Each line from the one holding "class: Mammalia" to the end of the data below must be output verbatim, with no other lines.

Stored data entries:
===============
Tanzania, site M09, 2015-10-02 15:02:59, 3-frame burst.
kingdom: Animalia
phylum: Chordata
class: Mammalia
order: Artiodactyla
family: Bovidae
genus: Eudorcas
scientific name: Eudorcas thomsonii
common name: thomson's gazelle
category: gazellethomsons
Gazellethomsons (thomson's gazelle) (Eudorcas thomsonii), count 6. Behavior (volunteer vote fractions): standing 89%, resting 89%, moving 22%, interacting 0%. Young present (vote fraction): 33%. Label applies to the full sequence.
===============
RESPONSE TO THIS TASK:
class: Mammalia
order: Artiodactyla
family: Bovidae
genus: Eudorcas
scientific name: Eudorcas thomsonii
common name: thomson's gazelle
category: gazellethomsons
Gazellethomsons (thomson's gazelle) (Eudorcas thomsonii), count 6. Behavior (volunteer vote fractions): standing 89%, resting 89%, moving 22%, interacting 0%. Young present (vote fraction): 33%. Label applies to the full sequence.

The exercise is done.